Votre film se concentre sur les personnes marginalisées par un système politique qui tend à les ignorer. A quel point est-ce important pour vous de les représenter correctement?
Dans un contexte d'exclusion, les personnages qui habitent les marges représentent la partie vulnérable de l'être humain. C'est une partie qui s'identifie facilement, et réveille mystérieusement chez les autres l'intolérance qui cherche à attaquer quelqu'un qui affiche une posture différente. Pour moi, les films ont cette qualité, semblable aux fables, où nous trouvons une critique constante de la nature humaine, racontée à travers une histoire morale.
Quel type de recherche était nécessaire avant de réaliser le film?
J'ai passé en revue des films avec des éléments spirituels qui m'intéressaient; "Journal d'un prêtre rural" par Robert Bresson, Tarkovski " Andrei Rublev", et "L'Évangile selon Saint Matthieu", par Passolini. En outre, l'artiste mexicain Juan Rulfo a servi de référence pour le portrait rural. Tant dans sa photographie en noir et blanc et son potentiel narratif dans la littérature comme "The Flame Plain." L'Occident est aussi un genre que j'aime beaucoup, j'ai donc décidé de recréer cette atmosphère avec les paysages et le style cinématographique.
En regardant ce film, on ne peut s'empêcher de penser aux 40 jours de Jésus dans le désert. Sur quelles autres histoires, religieuses ou autres, avez-vous puisé votre inspiration?
Je lisais la vie de plusieurs mystiques et occultistes comme John Milton, Parecelsus, Giordano Bruno et William Blake qui ont exercé une forte influence sur l'idée du prophète. C'étaient des personnages qui venaient signaler l'injustice, mettre fin à l'ignorance et revendiquer les pouvoirs cachés de la nature.

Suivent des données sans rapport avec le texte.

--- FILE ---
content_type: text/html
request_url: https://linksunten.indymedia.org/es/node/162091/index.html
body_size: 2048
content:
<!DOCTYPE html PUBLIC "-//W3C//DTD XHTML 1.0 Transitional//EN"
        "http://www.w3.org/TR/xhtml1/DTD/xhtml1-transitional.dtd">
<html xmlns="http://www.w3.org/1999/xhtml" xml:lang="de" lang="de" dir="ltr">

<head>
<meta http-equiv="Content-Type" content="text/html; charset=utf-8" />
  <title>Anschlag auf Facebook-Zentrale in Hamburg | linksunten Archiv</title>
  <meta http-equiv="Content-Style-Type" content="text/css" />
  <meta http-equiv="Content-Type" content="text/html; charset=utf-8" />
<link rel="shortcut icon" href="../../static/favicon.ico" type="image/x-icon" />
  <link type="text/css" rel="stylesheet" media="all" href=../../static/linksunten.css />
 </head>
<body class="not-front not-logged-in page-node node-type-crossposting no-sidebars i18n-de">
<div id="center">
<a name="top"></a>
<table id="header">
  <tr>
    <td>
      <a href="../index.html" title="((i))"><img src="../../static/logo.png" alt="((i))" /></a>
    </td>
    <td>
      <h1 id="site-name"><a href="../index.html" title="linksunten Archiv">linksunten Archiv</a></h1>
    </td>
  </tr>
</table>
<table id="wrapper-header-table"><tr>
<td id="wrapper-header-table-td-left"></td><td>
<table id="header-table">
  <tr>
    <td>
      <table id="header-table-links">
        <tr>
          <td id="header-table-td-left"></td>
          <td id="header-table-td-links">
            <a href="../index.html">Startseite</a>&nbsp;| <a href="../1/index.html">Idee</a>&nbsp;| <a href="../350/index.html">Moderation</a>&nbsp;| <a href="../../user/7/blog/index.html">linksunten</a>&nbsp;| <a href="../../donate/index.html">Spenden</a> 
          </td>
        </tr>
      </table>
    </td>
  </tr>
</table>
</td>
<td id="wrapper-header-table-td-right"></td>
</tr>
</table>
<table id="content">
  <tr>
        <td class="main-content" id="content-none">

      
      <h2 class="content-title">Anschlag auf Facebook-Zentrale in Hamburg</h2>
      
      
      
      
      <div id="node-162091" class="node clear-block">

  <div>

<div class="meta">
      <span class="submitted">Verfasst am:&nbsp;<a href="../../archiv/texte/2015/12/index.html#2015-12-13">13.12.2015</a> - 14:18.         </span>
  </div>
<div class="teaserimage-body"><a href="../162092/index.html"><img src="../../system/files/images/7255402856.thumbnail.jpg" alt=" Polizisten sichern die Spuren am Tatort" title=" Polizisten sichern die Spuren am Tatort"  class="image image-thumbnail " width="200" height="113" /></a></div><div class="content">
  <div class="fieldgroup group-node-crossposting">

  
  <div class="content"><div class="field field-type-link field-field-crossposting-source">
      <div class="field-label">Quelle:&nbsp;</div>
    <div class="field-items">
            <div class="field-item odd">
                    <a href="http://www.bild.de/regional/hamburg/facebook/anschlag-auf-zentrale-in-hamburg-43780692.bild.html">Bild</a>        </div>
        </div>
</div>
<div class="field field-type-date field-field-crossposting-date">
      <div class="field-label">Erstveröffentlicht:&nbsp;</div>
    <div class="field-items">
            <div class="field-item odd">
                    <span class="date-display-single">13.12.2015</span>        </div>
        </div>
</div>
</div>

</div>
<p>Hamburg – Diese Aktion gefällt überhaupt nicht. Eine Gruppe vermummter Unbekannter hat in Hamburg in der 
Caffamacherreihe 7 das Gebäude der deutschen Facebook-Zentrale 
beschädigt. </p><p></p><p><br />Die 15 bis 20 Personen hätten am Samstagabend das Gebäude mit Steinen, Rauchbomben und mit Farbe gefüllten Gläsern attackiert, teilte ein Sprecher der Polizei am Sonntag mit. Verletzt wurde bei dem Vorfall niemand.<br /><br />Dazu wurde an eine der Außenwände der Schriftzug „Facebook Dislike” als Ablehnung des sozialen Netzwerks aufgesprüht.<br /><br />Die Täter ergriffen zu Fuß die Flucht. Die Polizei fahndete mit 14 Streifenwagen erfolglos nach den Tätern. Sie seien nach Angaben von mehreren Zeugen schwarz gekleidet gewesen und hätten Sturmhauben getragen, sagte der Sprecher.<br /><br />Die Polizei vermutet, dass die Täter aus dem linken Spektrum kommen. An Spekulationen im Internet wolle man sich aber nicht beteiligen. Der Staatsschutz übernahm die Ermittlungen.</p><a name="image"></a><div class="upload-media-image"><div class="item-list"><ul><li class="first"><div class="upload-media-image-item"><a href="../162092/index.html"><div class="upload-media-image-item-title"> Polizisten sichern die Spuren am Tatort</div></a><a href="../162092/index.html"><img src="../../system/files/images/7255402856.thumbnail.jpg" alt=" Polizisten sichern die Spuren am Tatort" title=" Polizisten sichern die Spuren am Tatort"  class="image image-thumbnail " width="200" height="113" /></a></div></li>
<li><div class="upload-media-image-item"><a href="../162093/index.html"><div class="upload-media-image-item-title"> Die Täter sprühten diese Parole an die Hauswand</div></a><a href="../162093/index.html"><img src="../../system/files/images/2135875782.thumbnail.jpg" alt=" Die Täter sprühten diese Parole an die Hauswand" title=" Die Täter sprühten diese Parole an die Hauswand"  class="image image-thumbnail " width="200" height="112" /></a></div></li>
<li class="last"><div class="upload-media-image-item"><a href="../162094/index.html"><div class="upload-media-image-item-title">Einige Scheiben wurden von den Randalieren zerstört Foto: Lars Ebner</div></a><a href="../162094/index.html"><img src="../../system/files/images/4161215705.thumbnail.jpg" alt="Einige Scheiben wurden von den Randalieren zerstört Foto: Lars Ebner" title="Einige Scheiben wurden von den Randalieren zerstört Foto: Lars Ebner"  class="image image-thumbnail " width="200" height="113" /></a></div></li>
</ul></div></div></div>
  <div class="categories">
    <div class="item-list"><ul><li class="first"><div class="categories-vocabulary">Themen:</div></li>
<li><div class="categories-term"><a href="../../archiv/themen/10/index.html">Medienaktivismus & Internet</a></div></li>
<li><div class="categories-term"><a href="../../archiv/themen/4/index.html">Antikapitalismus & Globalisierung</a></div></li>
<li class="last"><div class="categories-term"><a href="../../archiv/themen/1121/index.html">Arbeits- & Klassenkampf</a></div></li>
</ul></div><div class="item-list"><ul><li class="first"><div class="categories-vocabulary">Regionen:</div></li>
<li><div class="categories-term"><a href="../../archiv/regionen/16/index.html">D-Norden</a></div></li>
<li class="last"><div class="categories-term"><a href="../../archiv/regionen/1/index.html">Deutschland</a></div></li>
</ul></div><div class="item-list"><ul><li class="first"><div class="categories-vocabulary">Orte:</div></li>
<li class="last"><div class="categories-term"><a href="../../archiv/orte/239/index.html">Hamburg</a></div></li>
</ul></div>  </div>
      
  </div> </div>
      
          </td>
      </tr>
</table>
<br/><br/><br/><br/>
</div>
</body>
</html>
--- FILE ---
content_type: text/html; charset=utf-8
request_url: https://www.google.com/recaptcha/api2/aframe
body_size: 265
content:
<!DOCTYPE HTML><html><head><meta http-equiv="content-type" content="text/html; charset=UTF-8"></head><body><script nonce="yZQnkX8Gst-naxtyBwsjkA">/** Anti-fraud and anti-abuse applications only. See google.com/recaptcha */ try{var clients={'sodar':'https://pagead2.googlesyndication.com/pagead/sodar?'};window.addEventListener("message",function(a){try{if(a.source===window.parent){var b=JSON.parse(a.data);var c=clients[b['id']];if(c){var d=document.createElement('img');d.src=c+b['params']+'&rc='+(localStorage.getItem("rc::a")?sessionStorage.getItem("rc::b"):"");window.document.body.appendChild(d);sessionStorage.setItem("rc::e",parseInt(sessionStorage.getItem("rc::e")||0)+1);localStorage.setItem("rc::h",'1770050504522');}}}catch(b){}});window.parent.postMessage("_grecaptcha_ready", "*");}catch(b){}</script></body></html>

L'église n'est pas du tout accueillante pour le "prophète" dans le film, en fait ils semblent menacés par lui. Y a-t-il une déclaration plus large concernant l'état de la religion institutionnalisée?
Je m'intéresse à la spiritualité humaine mais je crois que les religions utilisent seulement ce besoin de foi pour devenir une institution de contrôle social plutôt que d'émanciper la volonté humaine. Le catholicisme a un sens qui est précieux dans ses fondements ainsi que le judaïsme, le bouddhisme et l'hindouisme. Le problème vient en l'institutionnalisant. En ce sens, le film n'est pas seulement une critique du catholicisme mais de l'idée d'avoir des institutions spirituelles, qui seraient des médiateurs supposés entre le concept de Dieu et celui des hommes.
Vous avez fait ce film avec des acteurs non professionnels. Étaient-ils des ejidos? Comment les avez-vous jetés?
Tous les acteurs sont venus du désert de Potosi, une zone pauvre et marginale que je trouve une zone mystique. La question qui a été posée à ceux qui sont allés à la distribution était: "Croyez-vous aux miracles?" Ceux qui ont fait ont passé à l'épreuve suivante qui consistait en une représentation d'une scène religieuse.
Il y a des parties assez humoristiques au film. Pouvez-vous parler de la décision d'ajouter de la légèreté à un film si sérieux à bien d'autres égards?
Quand j'ai commencé à travailler sur le style de réalisation, je pensais qu'avoir de l'humour donnait une tournure intéressante au film, parce que cela prenait une certaine solennité du personnage du prophète et nous donnait la possibilité d'avoir une combinaison de tragédie comédie. Les deux représentent très bien l'ejido, chaque jour il y a une discussion sur la vie et la mort, la poussière et l'espoir.